## TEXT PROVIDED

That is why the market has failed us before and why it has not been able to solve problems of this magnitude. This system is failing us now by putting forward the Kyoto protocol, which represents a concrete example of the reductionist thinking and the arrogant ignorance of the neo-liberal economists concerning the climate issues. And with all certainty it will fail us in the future, since contemporary capitalism is not merely an ideology – it also constitutes the framework for our way of life. And most essentially: It can not be limited. If limited it would most definitely die. Limiting business-as-usual can be compared to limiting the breathing of competing runners: If we do that they will collapse – and probably die. Capitalism works in the same way, primarily because the expansion and commodifying of the world is the life blood of this system.

Ecological conditions are a part of all processes of accumulation, and processes of accumulation in turn tend to transform ecosystems. The current hegemonic system appears to be a severe destructive force and has, by commodifying everything, made us surrender to something that appears greater than us: Capital. From this standpoint, it seems that there are no other options except to engage in massive confrontations with the central institutions and forces that defend the economic world order. It is in and around such processes that a confrontational, yet reasonable, climate movement for the twenty-first century can arise.

## EXERCISE TASKS
**A)** According to the passage on capitalism and climate, why would capitalism die if it were limited?
**B)** In the passage on capitalism and climate, what is named as a concrete example of the reductionist thinking of neo-liberal economists?
**C)** Extend the passage on capitalism and climate beyond its final sentence.

## STORED ROWS
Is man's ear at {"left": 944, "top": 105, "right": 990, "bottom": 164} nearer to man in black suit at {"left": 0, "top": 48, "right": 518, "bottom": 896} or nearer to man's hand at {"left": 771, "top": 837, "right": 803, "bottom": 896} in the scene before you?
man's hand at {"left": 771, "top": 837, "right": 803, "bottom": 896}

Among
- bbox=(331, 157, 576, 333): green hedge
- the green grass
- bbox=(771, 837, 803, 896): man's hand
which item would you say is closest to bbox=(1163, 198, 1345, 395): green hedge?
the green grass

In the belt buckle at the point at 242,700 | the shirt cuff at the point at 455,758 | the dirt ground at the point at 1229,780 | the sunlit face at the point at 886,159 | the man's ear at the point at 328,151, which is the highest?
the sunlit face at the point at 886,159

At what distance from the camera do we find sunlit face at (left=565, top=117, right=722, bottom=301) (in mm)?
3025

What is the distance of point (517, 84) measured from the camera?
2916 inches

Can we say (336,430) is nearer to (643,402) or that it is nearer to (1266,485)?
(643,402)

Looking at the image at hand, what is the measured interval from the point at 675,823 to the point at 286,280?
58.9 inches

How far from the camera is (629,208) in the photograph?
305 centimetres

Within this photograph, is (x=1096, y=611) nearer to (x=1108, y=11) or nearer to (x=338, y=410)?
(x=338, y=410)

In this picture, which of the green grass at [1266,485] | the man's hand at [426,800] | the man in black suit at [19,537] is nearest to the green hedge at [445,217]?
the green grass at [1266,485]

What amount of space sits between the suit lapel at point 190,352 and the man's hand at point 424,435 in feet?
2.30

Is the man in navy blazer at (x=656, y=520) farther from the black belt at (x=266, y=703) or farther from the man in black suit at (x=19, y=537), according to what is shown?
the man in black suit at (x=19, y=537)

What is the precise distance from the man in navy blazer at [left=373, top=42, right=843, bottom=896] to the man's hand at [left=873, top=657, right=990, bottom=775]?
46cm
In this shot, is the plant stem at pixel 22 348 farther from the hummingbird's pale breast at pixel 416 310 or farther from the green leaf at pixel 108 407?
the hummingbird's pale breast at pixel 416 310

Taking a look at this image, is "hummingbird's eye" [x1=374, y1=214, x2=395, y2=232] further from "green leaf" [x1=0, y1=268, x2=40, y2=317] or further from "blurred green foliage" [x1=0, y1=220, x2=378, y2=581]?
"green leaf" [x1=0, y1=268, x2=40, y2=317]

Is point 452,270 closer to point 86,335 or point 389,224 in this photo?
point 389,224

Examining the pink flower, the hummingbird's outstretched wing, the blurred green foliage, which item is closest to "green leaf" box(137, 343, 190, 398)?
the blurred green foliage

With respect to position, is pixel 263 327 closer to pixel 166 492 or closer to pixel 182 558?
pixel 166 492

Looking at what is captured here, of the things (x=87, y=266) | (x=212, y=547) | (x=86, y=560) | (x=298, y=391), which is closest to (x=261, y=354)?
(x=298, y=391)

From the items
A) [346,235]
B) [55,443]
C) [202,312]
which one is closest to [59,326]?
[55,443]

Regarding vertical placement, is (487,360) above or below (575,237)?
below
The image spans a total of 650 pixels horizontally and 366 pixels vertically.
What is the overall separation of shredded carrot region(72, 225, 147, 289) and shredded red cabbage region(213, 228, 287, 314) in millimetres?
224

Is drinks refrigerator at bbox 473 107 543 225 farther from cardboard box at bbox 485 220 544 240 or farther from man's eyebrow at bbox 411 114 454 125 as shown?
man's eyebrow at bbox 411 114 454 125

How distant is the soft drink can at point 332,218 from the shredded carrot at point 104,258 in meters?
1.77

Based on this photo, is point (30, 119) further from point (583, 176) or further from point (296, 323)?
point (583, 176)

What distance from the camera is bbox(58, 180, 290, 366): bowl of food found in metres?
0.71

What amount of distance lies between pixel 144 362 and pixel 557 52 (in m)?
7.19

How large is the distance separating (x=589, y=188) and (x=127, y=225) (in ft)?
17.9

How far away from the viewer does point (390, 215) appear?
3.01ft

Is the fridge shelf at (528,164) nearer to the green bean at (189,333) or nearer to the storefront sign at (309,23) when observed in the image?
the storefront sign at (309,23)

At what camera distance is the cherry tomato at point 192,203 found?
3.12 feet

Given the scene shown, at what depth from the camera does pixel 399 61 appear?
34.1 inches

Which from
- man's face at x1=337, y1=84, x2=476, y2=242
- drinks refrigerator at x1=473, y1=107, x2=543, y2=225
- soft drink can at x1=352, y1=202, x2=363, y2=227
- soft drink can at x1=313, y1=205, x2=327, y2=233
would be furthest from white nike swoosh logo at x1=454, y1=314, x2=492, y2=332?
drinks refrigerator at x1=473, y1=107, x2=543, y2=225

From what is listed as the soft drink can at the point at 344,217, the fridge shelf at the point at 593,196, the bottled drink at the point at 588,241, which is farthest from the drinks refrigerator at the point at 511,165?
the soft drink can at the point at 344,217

## ANSWERS BELOW
**A)** Expanding and commodifying the world is the life blood of the system. Limiting business-as-usual would be like limiting the breathing of competing runners, who would collapse and probably die.

**B)** The Kyoto protocol.

**C)**
When facing runaway climate change and a ruling class that is ignoring the consequences, the only option possible left is to speed up the birth of the antithesis to the current social formation. A new and universalistic approach to the climate issues is therefore as necessary and desirable as essential part of the political struggle. The only force that can break the chains of fossil Capitalism is a broad and radical popular movement that can mobilize all the forces struggling for a socially and ecologically sustainable society. We are right know seeing the signs of this kind of budding movements already, the most successful is the British one, but there are more under way in Sweden, Denmark, Germany, Australia, USA and other countries, demanding a political change – a change diametrically opposed to the current hegemonic worldview that declares a limitless burning of fossil fuels and business-as-usual.